Repeat only the lines from the one holding "What is the extent" down to the last line of the listing below, including both of those lines.

^^^^^^^^

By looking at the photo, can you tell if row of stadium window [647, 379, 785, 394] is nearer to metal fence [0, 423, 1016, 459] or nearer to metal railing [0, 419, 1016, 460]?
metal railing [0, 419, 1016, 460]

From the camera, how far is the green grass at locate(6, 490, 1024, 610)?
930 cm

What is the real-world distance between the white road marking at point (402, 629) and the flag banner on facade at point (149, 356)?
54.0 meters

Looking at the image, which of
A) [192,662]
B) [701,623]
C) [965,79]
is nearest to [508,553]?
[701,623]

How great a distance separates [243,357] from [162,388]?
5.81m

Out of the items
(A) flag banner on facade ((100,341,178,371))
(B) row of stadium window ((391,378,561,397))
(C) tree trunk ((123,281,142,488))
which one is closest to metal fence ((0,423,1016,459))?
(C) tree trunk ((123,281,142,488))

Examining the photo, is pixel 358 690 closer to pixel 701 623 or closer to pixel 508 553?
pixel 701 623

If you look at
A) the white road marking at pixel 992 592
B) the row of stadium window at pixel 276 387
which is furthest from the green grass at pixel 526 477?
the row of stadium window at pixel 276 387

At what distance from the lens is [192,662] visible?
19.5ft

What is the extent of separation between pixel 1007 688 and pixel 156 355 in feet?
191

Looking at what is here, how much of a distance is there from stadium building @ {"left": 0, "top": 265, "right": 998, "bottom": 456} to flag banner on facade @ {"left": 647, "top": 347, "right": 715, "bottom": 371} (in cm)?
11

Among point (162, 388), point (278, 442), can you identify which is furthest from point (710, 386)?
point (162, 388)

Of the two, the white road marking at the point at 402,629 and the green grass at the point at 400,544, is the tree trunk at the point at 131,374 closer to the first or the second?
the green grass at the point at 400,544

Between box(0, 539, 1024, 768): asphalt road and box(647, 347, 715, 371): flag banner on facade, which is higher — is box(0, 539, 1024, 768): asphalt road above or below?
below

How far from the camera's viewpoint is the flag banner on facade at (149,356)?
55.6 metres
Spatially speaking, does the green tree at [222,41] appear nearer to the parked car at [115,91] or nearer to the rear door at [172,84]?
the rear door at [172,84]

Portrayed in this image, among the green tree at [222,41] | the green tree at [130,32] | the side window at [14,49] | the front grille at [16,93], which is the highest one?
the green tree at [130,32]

^^^^^^^^

» **SOLUTION TO THIS TASK**
What is the extent of separation between pixel 1007 688 and pixel 156 355 in feet?
191

Looking at what is here, how much of a distance is there from stadium building @ {"left": 0, "top": 265, "right": 998, "bottom": 456} to flag banner on facade @ {"left": 647, "top": 347, "right": 715, "bottom": 371} (in cm)?
11

Among point (162, 388), point (278, 442), can you identify which is furthest from point (710, 386)?
point (162, 388)

Of the two, the white road marking at the point at 402,629 and the green grass at the point at 400,544, is the tree trunk at the point at 131,374 closer to the first or the second?
the green grass at the point at 400,544

Between box(0, 539, 1024, 768): asphalt road and box(647, 347, 715, 371): flag banner on facade, which is higher — is box(0, 539, 1024, 768): asphalt road above or below?
below

How far from the camera's viewpoint is the flag banner on facade at (149,356)?
55.6 metres
Spatially speaking, does the green tree at [222,41] appear nearer to the parked car at [115,91] or nearer to the rear door at [172,84]?
the rear door at [172,84]

Portrayed in this image, among the green tree at [222,41] | the green tree at [130,32] | the side window at [14,49] | the front grille at [16,93], which is the highest one?
the green tree at [130,32]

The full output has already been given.